Reading text |
========
In additive, a person adds happiness to their life by giving it to other people around them - compliments, fun activities, positive attitude, etc. Making those around them happier makes the person happier.

It changed my perspective on a lot of people when I viewed their actions in this way.

tbirdz · 9 years ago
Interesting idea, but I think you are missing out on the category of happiness that is not related to other people. You can be happy just from your own internal thoughts, actions, accomplishments, without involving other people. I don't even know if the idea of addition and subtraction really apply to internally sourced happiness -- would you just be adding/subtracting from yourself?
brightball · 9 years ago
You can be, but people are also naturally social. If you're not, you're going to be lonely or an anomaly (and yes, introverts are still social just tend to be with smaller groups).

Since people are naturally social, the people around them are inevitably going to affect their state of mind - especially if we have a desire to be around them.

hilop · 9 years ago
If a tree falls in the empty forest, is it happy that it fell?
surrey-fringe · 9 years ago
There's a third kind. Let's call it X.

It's where you spend time devising philosophies on human nature that make you feel superior to others.

whamlastxmas · 9 years ago
The self referential nature of this comment is pretty funny.
munificent · 9 years ago
When I was in my twenties, I had a similar minor epiphany: there is no law of conservation of happiness.

When I do work to make others happy, it tends to make me feel better to. It's not zero-sum.

amelius · 9 years ago
And then there's the hypothesis that happiness is conserved. See e.g. [1]

[1] http://unbound-rationality.blogspot.nl/2009/01/law-of-conser...

oldmanjay · 9 years ago
I expected that to make more sense. Since it started out with the notion that humans are not natural, which is one of my very favorite silly falsehoods, my expectations were shattered rather quickly.
pazimzadeh · 9 years ago
Luck certainly seems conserved.
wiremine · 9 years ago
My mom sums it up this way: "There are givers, and there are takers. Be a giver."
hilop · 9 years ago
There are two kinds of givers: creators and sacrificers. Be a creator.
xj9 · 9 years ago
Take from the rich, give to the poor.
Kenji · 9 years ago
League of Legends generates purely subtractive happiness.
robertcarter · 9 years ago
I mitigate this by playing Soraka support

Deleted Comment

tempodox · 9 years ago
I can see the “subtractive” approach work for psychopaths but all I know seems to indicate that it's doomed to failure for ordinary people.
recycleme · 9 years ago
Everything we are doing right now is an attempt to find some happiness (now).
MarkPNeyer · 9 years ago
I'm going to disagree here, because this idea took me a long time to develop and has been very helpful.

I spent a long time trying to make myself happier, and I just grew more miserable. I started to work instead on practical goals (I.e fixing the problems i had caused for myself) and found myself to be happier.

Now I think happiness is a natural result of accomplishment things that help you as a person. Pursing happiness directly seems like a category error. It's not a valid goal. The best metaphor I could give you is that "pursuing happiness" is akin to getting in the car and asking your gps "take me to the destination."
========
To be done |
A. In the happiness discussion, which game is said to generate purely subtractive happiness?
B. Please repeat the part of the happiness discussion between "pazimzadeh · 9 years ago" and "purely subtractive happiness.", inclusive.
C. Carry the happiness discussion forward from its last sentence.
========
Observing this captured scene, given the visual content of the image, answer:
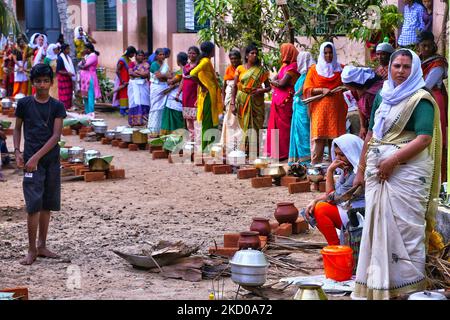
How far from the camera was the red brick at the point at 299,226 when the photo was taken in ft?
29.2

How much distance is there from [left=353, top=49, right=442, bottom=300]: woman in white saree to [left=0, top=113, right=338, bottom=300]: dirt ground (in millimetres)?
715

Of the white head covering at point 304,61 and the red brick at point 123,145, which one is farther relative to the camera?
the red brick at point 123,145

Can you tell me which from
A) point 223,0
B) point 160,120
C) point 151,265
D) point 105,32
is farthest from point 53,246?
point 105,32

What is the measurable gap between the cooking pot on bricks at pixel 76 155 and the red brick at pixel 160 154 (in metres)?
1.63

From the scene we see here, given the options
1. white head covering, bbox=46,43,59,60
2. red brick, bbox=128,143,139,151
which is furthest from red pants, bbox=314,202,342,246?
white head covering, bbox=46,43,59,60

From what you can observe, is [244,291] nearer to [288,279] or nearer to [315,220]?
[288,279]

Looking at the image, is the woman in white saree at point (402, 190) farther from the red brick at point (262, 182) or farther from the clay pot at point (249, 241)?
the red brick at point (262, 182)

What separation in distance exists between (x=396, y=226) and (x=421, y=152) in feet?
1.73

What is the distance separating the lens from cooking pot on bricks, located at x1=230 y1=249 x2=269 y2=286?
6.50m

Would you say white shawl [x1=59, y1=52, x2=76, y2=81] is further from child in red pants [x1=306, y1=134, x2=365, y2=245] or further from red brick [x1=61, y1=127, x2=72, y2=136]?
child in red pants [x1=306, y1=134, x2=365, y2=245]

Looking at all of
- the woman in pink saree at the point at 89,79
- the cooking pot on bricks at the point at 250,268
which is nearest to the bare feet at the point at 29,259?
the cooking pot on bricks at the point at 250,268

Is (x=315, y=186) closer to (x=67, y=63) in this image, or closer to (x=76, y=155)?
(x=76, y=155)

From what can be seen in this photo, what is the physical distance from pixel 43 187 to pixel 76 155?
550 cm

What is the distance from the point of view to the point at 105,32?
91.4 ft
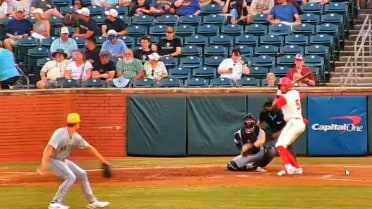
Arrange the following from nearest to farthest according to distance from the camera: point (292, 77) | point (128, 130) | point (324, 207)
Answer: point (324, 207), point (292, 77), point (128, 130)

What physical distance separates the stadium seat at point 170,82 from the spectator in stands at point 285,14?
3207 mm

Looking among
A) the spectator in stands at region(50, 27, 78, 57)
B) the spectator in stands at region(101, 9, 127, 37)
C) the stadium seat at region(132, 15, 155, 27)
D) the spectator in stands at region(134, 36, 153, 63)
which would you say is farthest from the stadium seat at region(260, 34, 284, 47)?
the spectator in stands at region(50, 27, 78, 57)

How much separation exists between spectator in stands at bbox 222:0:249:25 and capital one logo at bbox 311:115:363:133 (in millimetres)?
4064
========
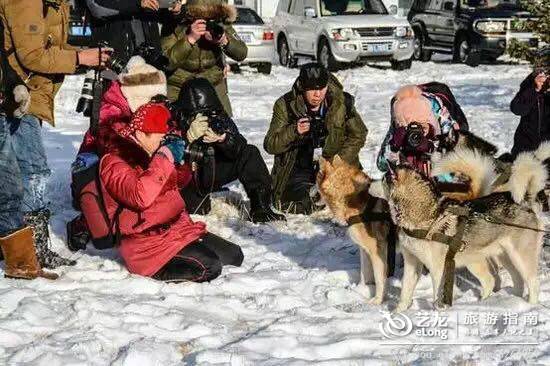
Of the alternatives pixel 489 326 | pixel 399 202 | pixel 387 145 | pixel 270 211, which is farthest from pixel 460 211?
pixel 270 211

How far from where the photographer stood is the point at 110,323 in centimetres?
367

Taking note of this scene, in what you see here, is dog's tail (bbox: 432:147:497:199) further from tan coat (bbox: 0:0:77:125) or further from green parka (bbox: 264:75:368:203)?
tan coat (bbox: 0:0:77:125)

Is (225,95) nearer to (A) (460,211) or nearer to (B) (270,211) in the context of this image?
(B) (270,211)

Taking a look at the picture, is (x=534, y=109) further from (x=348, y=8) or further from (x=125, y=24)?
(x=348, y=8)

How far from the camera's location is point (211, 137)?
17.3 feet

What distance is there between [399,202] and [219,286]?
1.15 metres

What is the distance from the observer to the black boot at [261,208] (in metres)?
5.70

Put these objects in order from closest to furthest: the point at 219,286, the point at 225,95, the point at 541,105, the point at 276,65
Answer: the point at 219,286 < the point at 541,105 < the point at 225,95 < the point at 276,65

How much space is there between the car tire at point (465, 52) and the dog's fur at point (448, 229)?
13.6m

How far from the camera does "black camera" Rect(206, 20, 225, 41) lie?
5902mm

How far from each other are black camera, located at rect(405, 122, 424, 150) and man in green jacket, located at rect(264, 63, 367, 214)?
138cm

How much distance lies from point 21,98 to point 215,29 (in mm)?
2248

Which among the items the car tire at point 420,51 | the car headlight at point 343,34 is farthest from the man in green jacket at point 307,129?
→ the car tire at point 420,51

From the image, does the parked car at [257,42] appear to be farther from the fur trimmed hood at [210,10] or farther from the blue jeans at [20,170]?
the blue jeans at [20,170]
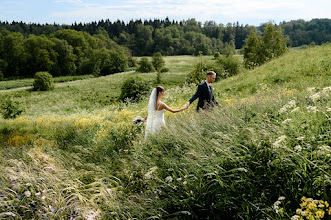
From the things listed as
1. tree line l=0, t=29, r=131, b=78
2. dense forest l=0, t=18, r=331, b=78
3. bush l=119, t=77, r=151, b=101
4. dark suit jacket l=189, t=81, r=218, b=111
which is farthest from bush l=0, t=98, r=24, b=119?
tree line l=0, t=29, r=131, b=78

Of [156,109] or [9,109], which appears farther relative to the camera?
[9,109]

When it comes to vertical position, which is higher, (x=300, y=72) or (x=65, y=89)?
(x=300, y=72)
========
Task-by-task outputs |
A. League of Legends.

B.
pazimzadeh · 9 years ago
Luck certainly seems conserved.
wiremine · 9 years ago
My mom sums it up this way: "There are givers, and there are takers. Be a giver."
hilop · 9 years ago
There are two kinds of givers: creators and sacrificers. Be a creator.
xj9 · 9 years ago
Take from the rich, give to the poor.
Kenji · 9 years ago
League of Legends generates purely subtractive happiness.

C.
It will take you wherever you went last time. Occasionally that may overlap with what's actually good for you, but usually it's wherever you went last time.

"The destination" isn't a meaningful destination. "A gas station", or "a restaurant is." Now, whenever you start driving, it's true that you are always "headed to the destination" but this is only true in the vacuuous sense of a tautology.

The happiness which results from accomplishing our goals, I now think is a return to a natural baseline state. It's when you don't need anything that you feel happy to just be as you are. Getting to a destination feels good not because "you have arrived", but because you popped the last frame off the goal-seeking stack.

inimino · 9 years ago
Not really, no. Unless you redefine happiness so broadly that it loses all meaning.
rudolf0 · 9 years ago
What about people who are hybrids?
jsprogrammer · 9 years ago
You may have a very skewed perspective if you think that anyone who is giving criticism is trying to make themselves happy at others' expense.
pjc50 · 9 years ago
That's .. not what that post said at all. Maybe your perspective is the skewed one?

There's a difference between constructive criticism, and people for whom criticism is the dominant mode of conversation.

danielvf · 9 years ago
I don't think he said that ALL people who give criticism do so for evil reasons, but that some do. That's entirely consistent with my experience in life.
sprucely · 9 years ago
Not necessarily anyone. Personally, I am becoming more aware myself that when I'm criticizing someone, even indirectly, it's often coming from a desire to elevate myself above them. Think about all the other idiots on the road when you're driving. They're terrible. Thank the heavens you're so much better than them.
whamlastxmas · 9 years ago
> In 2003, scholars from the University of South Carolina looked at the impact of being nice on perceived male attractiveness. They recruited 194 female volunteers to participate in a mock dating game in which they had to pick between two men, Todd and Mike. The researchers varied Todd’s levels of handsomeness and “niceness” while keeping Mike’s personality and looks constant and neutral.

This sounds like a bullshit experiment. I seriously doubt the researchers managed to capture the effective kind of cocky/jerk behavior that works well with some women. Additionally, they're measuring self-reported opinions from women, rather than what the real-world result would be. I say this without any sort of negativity attached to it, but women often say they feel one thing while acting as though they feel another, especially as it pertains to their relationships with men. Again, I don't think this is a negative trait, it just is what it is. I see men all the time acting less than gentlemanly towards women and having the woman verbally shooting him down, but still going home to sleep with him. It's so predictable when done right.

sunny16 · 9 years ago
Just want to clarify something here- I think guys too often assume that the "jerk" part of "cocky jerk" is somehow a key component of getting the girl. It's not. The confidence is the important part. A confident, nice guy has just as much of a chance with a girl as a confident, mean guy. I would argue he has a better chance.

The term "Nice Guy" describes a guy who thinks he is being "gentlemanly" when really he's just being shy. I think it's important to distinguish kindness from confidence, lest we all start treating women poorly in an effort to get them to sleep with us.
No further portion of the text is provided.